SPEKTRA EVENTS GROUP LIMITED - Analysis Report
Credit Opinion: CONDITIONAL APPROVAL
Spektra Events Group Limited is a recently incorporated micro-entity with modest net assets of £2,627 as of 31 December 2023. The company shows positive net current assets (£1,961) indicating short-term liquidity to meet current obligations. However, the absence of employees and minimal fixed assets suggest a very early-stage business with limited operational history and scale. While there is no indication of financial distress or overdue filings, the company's ability to generate sufficient cash flow to service debt or expand operations remains unproven. Credit approval should be conditional on monitoring future trading results and cash flow stability.Financial Strength:
The balance sheet reflects a small but positive net asset position (£2,627), primarily supported by current assets (£11,387) against current liabilities (£9,426).
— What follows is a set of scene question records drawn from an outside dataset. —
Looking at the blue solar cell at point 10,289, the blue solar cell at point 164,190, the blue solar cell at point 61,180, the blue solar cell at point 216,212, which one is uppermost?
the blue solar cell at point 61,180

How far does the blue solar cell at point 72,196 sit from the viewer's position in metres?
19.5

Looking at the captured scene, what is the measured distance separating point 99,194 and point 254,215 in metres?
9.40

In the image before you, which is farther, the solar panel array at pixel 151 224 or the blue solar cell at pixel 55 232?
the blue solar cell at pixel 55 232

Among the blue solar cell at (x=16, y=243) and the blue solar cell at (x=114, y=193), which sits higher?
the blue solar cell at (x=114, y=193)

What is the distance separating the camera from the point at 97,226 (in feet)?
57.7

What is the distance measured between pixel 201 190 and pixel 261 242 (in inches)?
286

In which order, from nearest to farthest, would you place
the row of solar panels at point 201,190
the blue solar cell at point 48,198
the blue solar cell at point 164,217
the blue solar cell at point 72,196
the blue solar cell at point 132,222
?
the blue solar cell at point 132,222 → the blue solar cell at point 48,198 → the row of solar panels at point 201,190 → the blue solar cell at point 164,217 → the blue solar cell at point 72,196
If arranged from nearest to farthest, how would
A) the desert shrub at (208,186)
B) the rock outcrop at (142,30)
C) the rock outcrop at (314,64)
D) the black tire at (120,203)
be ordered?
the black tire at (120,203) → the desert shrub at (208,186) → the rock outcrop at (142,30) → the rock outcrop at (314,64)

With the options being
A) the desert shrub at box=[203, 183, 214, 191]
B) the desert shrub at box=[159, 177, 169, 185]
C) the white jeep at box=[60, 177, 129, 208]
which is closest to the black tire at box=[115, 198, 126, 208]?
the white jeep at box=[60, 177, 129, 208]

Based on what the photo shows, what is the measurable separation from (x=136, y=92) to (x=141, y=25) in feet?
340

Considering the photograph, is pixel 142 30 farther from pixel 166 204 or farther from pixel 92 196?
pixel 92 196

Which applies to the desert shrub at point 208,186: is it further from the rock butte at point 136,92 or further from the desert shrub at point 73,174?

Fixed assets are minimal (£2,466), typical for a startup or service-based business. The company has no audit requirement due to its micro status and reported no employees, implying low operational complexity and limited financial commitments. The equity base is narrow, so any material losses could quickly erode capital.Cash Flow Assessment:
Net current assets of £1,961 provide a buffer for short-term liquidity, but the low absolute cash and asset base limit the company’s flexibility. The current liabilities are significant relative to net assets, and there is also £1,800 in accruals and deferred income, which may represent obligations or unearned revenue. Without detailed cash flow statements, it is unclear how the company manages working capital, but the early stage and small scale suggest cash flow risk if revenue generation is slow or delayed.Monitoring Points:
- Quarterly or biannual review of trading performance and cash flow statements to confirm improving liquidity and profitability.
- Watch for changes in current liabilities and deferred income that may signal growing financial pressure.
- Verify timely filing of subsequent accounts and confirmation statements to ensure compliance and transparency.
- Monitor directors’ activities and any changes in ownership or control that could affect governance or financial strategy.